══ Zu untersuchender Text ══

Erträge aus Lebens- und Rentenversicherung sind steuerpflichtig

Ob Steuern auf Lebens- und Rentenversicherung zu zahlen sind, ist von verschiedenen Voraussetzungen abhängig. Es ist zu differenzieren zwischen Lebens- und Rentenversicherungen, die bis 31.12.2004 abgeschlossen wurden und solchen mit Vertragsschluss ab 1.12005.

Bei den Altverträgen sind die Kapitalleistungen grundsätzlich steuerfrei. Voraussetzung ist, dass die Verträge länger als 12 Jahre gelaufen sind.

Die Steuern auf Lebens- und Rentenversicherung bei neuen Verträgen sind abweichend geregelt. Die ausgezahlten Einmalbeträge sind als Einkünfte aus Kapitalvermögen zu versteuern. Dabei gilt als Kapitalertrag der Unterschied zwischen eingezahlten Beiträgen und dem Auszahlungsbetrag. Lief der Vertrag länger als 12 Jahre und wird die Zahlung nach dem 60. Lebensjahr fällig, ist lediglich die Hälfte dieses Unterschiedsbetrages zu versteuern.

Weiterhin sind Steuern auf Lebens- und Rentenversicherung zu zahlen, wenn kein einmaliger Kapitalbetrag sondern eine laufende Rente gezahlt wird.

═══
══ Bereitgestellte Einträge ══

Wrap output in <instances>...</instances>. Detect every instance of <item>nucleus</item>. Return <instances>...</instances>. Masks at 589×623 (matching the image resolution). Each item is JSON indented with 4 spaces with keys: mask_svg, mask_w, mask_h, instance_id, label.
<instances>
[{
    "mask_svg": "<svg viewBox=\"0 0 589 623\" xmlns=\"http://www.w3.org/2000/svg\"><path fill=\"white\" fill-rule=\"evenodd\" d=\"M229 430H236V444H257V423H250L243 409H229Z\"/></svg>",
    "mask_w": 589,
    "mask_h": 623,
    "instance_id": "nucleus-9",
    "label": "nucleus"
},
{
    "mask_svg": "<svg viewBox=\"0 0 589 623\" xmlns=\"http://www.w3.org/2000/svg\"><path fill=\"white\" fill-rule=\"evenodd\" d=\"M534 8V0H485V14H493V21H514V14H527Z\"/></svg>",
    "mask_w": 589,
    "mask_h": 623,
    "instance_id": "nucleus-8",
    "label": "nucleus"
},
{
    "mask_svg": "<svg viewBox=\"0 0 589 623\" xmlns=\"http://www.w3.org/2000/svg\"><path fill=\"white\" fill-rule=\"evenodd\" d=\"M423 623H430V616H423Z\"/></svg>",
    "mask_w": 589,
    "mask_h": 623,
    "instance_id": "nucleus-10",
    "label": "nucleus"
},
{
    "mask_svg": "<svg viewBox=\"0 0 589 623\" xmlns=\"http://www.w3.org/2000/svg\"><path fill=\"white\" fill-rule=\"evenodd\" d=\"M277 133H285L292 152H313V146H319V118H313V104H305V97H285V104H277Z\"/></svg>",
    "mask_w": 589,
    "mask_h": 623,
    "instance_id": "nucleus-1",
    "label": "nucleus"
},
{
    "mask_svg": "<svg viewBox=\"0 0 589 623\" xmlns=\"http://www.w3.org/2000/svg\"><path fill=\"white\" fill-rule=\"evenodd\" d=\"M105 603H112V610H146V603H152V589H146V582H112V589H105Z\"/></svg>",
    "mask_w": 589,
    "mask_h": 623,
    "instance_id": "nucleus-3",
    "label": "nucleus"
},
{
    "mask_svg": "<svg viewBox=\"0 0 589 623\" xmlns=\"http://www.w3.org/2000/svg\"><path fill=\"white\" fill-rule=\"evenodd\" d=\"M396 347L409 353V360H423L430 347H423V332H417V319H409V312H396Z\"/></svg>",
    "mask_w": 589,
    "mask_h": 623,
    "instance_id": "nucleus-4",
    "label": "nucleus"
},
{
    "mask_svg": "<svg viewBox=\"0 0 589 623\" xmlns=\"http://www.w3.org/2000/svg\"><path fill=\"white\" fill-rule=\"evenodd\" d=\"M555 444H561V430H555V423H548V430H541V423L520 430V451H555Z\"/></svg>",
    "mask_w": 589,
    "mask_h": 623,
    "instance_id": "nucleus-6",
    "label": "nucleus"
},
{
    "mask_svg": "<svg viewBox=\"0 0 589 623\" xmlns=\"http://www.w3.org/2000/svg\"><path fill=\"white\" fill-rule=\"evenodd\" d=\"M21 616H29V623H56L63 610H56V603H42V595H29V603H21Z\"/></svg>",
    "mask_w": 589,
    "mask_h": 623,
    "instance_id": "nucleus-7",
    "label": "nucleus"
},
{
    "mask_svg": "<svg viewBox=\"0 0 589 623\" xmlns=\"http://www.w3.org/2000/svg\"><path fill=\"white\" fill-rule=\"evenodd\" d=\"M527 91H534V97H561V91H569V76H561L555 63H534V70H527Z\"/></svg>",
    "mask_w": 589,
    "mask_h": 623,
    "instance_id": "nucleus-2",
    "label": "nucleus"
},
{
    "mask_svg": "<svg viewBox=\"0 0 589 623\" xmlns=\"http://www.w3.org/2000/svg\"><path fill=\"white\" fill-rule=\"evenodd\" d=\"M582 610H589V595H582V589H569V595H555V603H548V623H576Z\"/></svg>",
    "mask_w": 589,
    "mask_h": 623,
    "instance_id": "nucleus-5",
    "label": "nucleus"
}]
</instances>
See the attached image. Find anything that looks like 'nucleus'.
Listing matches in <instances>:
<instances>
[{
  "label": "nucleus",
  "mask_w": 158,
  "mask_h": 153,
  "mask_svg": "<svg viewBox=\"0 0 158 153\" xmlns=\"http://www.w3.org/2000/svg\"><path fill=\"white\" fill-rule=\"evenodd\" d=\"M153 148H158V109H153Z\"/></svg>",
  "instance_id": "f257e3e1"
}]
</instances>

═══

*Aufgabenstellung:* Prüfe, ob die Aussagen (a), (b) und (c) mit dem Text über Steuern auf Lebens- und Rentenversicherungen übereinstimmen: (a) Bei Altverträgen sind Kapitalleistungen grundsätzlich steuerfrei, sofern der Vertrag länger als 12 Jahre lief. (b) Bei neuen Verträgen ist der gesamte Auszahlungsbetrag als Kapitalertrag zu versteuern. (c) Wird statt eines Einmalbetrags eine laufende Rente gezahlt, fallen keine Steuern an. Beantworte jede Aussage mit Ja oder Nein und zitiere wörtlich die entscheidende Stelle. Die Einträge werden für die Bearbeitung nicht benötigt.

*Schriftliche Antwort:*
(a) Ja: „Bei den Altverträgen sind die Kapitalleistungen grundsätzlich steuerfrei. Voraussetzung ist, dass die Verträge länger als 12 Jahre gelaufen sind.“
(b) Nein: „Dabei gilt als Kapitalertrag der Unterschied zwischen eingezahlten Beiträgen und dem Auszahlungsbetrag.“
(c) Nein: „Weiterhin sind Steuern auf Lebens- und Rentenversicherung zu zahlen, wenn kein einmaliger Kapitalbetrag sondern eine laufende Rente gezahlt wird.“